Target Connections
Target Connections are based on the URI standard. It means Flexter can access different locations and protocols defined by the path.
protocol://user:password@hostname:port/path?param=value#param=value
file://
ftp:// ftps://
hdfs:// maprfs://
s3a://
jdbc:xyz://
snowflake://
bigquery://
mongodb://
redshift://
Support of jdbc protocols:
jdbc:bigquery:
jdbc:derby:
jdbc:sqlserver:
jdbc:mariadb
jdbc:mysql
jdbc:oracle:
jdbc:postgresql:
jdbc:redshift:
jdbc:snowflake:
jdbc:teradata:
Some of these protocols require you to provide a username and password. In all cases it’s possible to use the parameters or configuration files to define them. For some, you can specify the username and password directly in the URI path, e.g. for FTP.
-u, --out-user USER Output user
-p, --out-password PASSWORD Output password
The Target Formats can be split into three types:
1. File based
2. Hive
3. JDBC
All three types have the following parameters in common:
-S, --savemode SAVEMODE Save Mode when table, directory or file
exists or when getting the output tables's DDL
[e]rror, [a]ppend, [o]verwrite, [i]gnore, [w]riteschema, [p]rintschema
default: append
-Y, --out-part PARTITIONS Number of partitions for writing data
-N, --unified-fks Unified FKs in composite columns.

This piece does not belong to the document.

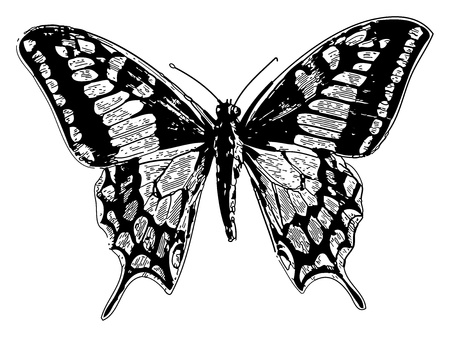 butterfly wings: Old engraved illustration of a old world swallowtail or papilio machaon, isolated on white. Live traced. From the Trousset encyclopedia, Paris 1886 - 1891.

Only
applicable when Reuse optimisation is applied
default: false
--reset-pks Reset primary keys restarting them from 1.
Not recommended for production use.
default: false
--out-opt PROP=VALUE,... Extra options for Spark dataFrame writer,
ex:prop1=value1,prop2=value2
-r, --out-prefix PREFIX Append a prefix in each output table name
-y, --out-suffix SUFFIX Append a suffix in each output table name
--rename [IDX=|NAME=]NEW_NAME,...
Rename a table or multiple tables by index
(1,2,3...) or by its original name
--namemode MODE Change the table/column original names to:
- "": Keep original names
- [l]ower: to lower case.
- [u]pper: to upper case.
- [c]camelcase: Remove separators
and keep words separated by case.
Unified foreign keys is an alternative way for the ER normalization. It merges all foreign keys into two other columns: one to store the table name and another table to store the foreign key value.

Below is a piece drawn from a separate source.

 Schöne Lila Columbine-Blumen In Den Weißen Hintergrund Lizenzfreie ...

Reset the primary keys is an option for generating primary keys restarting from 1. It can conflict with other generated batches but it could be useful for the first run or overwrite save mode.

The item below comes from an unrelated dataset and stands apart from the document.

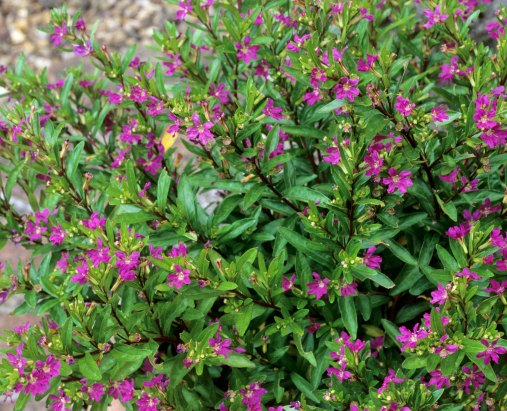 Mexican Heather 1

Flexter can generate a partitioned table as output. The –partition-by parameter generates partitioned output for each table. It’s capable to use static, random (date, time, timestamp, uuid) and input column value for partitioning.
The partition column name can be auto generated considering the –partition-by parameter or can be set by –partition-by-name parameter.
File Based Target Connections
For file based Target Connections we need to define the Target Format and the location for the output directory.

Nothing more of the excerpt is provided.